Andy's Brain Blog

Clustering, or finding subgroups of data, is an important technique in biostatistics, sociology, neuroscience, and dowsing, allowing one to condense what would be a series of complex interaction terms into a straightforward visualization of which observations tend to cluster together. The following graph, taken from the online Introduction to Statistical Learning in R (ISLR), shows this in a two-dimensional space with a random scattering of observations:

Different colors denote different groups, and the number of groups can be decided by the researcher before performing the k-means clustering algorithm. To visualize how these groups are being formed, imagine an "X" being drawn in the center of mass of each cluster; also known as a centroid, this can be thought of as exerting a gravitational pull on nearby data points - those closer to that centroid will "belong" to that cluster, while other data points will be classified as belonging to the other clusters they are closer to.

This can be applied to FMRI data, where several different columns of data extracted from an ROI, representing different regressors, can be assigned to different categories. If, for example, we are looking for only two distinct clusters and we have several different regressors, then a voxel showing high values for half of the regressors but low values for the other regressors may be assigned to cluster 1, while a voxel showing the opposite pattern would be assigned to cluster 2. The label itself is arbitrary, and is interpreted by the researcher.

To do this in Matlab, all you need is a matrix with data values from your regressors extracted from an ROI (or the whole brain, if you want to expand your search).
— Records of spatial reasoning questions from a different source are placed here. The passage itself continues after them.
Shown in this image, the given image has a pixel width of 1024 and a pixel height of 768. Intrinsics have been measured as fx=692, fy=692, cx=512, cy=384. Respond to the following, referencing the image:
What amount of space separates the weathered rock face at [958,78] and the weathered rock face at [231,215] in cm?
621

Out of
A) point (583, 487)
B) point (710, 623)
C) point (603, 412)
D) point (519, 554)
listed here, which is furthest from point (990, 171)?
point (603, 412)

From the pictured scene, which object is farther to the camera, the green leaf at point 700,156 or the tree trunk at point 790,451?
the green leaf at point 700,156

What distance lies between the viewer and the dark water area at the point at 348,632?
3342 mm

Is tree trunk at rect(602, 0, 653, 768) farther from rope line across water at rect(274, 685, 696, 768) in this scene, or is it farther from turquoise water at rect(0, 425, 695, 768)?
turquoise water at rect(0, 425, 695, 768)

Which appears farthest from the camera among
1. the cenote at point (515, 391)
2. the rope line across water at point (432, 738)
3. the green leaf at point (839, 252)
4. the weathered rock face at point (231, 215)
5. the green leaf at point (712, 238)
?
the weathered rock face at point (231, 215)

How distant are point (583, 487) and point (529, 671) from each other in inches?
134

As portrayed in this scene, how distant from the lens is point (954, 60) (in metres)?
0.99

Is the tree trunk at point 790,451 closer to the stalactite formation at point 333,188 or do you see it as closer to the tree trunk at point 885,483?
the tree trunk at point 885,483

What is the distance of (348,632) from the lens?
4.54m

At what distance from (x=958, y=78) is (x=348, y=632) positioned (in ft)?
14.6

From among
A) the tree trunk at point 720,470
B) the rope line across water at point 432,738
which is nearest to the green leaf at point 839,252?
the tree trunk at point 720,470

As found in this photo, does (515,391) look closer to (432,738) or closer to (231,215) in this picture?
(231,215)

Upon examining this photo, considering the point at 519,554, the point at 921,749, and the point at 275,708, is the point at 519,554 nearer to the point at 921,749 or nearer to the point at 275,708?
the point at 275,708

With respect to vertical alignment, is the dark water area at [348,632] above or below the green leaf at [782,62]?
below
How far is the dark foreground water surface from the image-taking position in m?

This is then fed into the kmeans function, which takes as arguments the matrix and the number of clusters you wish to partition it into; for example, kmeans(your_matrix, 3).

This will return a vector of numbers classifying a particular row (i.e., a voxel) as belonging to one of the specified clusters. This vector can then be prefixed to a matrix of the x-, y-, and z-coordinates of your search space, and then written into an image for visualizing the results.

There are a couple of scripts to help out with this: One, createBlankNIFTI.m, which will erase a standardized space image (I suggest a mask output by SPM at its second level) and replace every voxel with zeros, and the other script, createNIFTI.m, will fill in those voxels with your cluster numbers. You should see something like the following (here, I am visualizing it in the AFNI viewer, since it automatically colors in different numbers):

Sample k-means analysis with k=3 clusters.

The functions are pasted below, as well as a couple of explanatory videos.

function createBlankNIFTI(imageFile)

%Note: Make sure that the image is a copy, and retain the original

X = spm_read_vols(spm_vol(imageFile));
X(:,:,:) = 0;
spm_write_vol(spm_vol(imageFile), X);

=================================

function createNIFTI(imageFile, textFile)


hdr = spm_vol(imageFile);
img = spm_read_vols(hdr);

fid = fopen(textFile);
nrows = numel(cell2mat(textscan(fid,'%1c%*[^\n]')));
fclose(fid);

fid = 0;



for i = 1:nrows
    if fid == 0
        fid = fopen(textFile);
    end
    
    Z = fscanf(fid, '%g', 4);
    
    img(Z(2), Z(3), Z(4)) = Z(1);
    spm_write_vol(hdr, img);
end